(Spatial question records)
....................
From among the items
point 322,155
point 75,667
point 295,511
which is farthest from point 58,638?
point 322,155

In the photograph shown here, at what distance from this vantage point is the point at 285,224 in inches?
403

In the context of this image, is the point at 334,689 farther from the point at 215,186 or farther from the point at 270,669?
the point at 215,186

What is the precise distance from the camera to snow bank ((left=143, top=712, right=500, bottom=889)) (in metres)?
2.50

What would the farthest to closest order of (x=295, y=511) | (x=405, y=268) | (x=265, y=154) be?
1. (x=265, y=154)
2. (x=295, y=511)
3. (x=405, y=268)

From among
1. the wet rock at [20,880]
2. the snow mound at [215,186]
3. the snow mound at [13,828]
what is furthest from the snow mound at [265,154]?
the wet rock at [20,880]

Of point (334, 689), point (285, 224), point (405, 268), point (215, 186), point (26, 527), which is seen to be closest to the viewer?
....................
WORK TO COMPLETE: Lay out every line of the material above as a numbered list, leaving out the blank lines.

COMPLETE RESPONSE:
1. From among the items
2. point 322,155
3. point 75,667
4. point 295,511
5. which is farthest from point 58,638?
6. point 322,155
7. In the photograph shown here, at what distance from this vantage point is the point at 285,224 in inches?
8. 403
9. In the context of this image, is the point at 334,689 farther from the point at 215,186 or farther from the point at 270,669?
10. the point at 215,186
11. What is the precise distance from the camera to snow bank ((left=143, top=712, right=500, bottom=889)) (in metres)?
12. 2.50
13. What would the farthest to closest order of (x=295, y=511) | (x=405, y=268) | (x=265, y=154) be?
14. 1. (x=265, y=154)
15. 2. (x=295, y=511)
16. 3. (x=405, y=268)
17. From among
18. 1. the wet rock at [20,880]
19. 2. the snow mound at [215,186]
20. 3. the snow mound at [13,828]
21. what is furthest from the snow mound at [265,154]?
22. the wet rock at [20,880]
23. Of point (334, 689), point (285, 224), point (405, 268), point (215, 186), point (26, 527), which is seen to be closest to the viewer?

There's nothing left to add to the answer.